[Items from a dataset]
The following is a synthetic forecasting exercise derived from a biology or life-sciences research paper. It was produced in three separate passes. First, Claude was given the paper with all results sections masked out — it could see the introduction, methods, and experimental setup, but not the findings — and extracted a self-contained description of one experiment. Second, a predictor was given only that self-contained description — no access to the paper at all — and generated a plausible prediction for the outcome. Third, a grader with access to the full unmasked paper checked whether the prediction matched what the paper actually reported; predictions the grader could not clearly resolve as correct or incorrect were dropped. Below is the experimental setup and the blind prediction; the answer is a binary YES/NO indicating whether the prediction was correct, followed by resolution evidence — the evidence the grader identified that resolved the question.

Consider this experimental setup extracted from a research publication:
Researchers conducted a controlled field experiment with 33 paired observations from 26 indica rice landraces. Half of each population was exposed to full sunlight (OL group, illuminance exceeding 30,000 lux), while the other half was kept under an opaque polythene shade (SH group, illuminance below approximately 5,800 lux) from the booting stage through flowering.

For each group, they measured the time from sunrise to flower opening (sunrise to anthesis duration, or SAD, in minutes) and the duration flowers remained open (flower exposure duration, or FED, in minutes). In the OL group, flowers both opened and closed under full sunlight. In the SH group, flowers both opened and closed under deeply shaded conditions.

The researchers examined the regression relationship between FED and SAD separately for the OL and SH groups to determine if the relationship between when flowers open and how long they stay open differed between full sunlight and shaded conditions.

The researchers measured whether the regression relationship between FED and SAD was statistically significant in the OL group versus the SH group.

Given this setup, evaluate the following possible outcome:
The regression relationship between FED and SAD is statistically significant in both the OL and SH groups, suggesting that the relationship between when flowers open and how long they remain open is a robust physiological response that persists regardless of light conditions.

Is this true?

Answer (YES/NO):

Exercise prompt
Output, from the data above, the lines from the line with "Consider this experimental" to the line with "For each group, they" exactly as they stand, both ends included and nothing else.

Solution to this exercise
Consider this experimental setup extracted from a research publication:
Researchers conducted a controlled field experiment with 33 paired observations from 26 indica rice landraces. Half of each population was exposed to full sunlight (OL group, illuminance exceeding 30,000 lux), while the other half was kept under an opaque polythene shade (SH group, illuminance below approximately 5,800 lux) from the booting stage through flowering.

For each group, they measured the time from sunrise to flower opening (sunrise to anthesis duration, or SAD, in minutes) and the duration flowers remained open (flower exposure duration, or FED, in minutes). In the OL group, flowers both opened and closed under full sunlight. In the SH group, flowers both opened and closed under deeply shaded conditions.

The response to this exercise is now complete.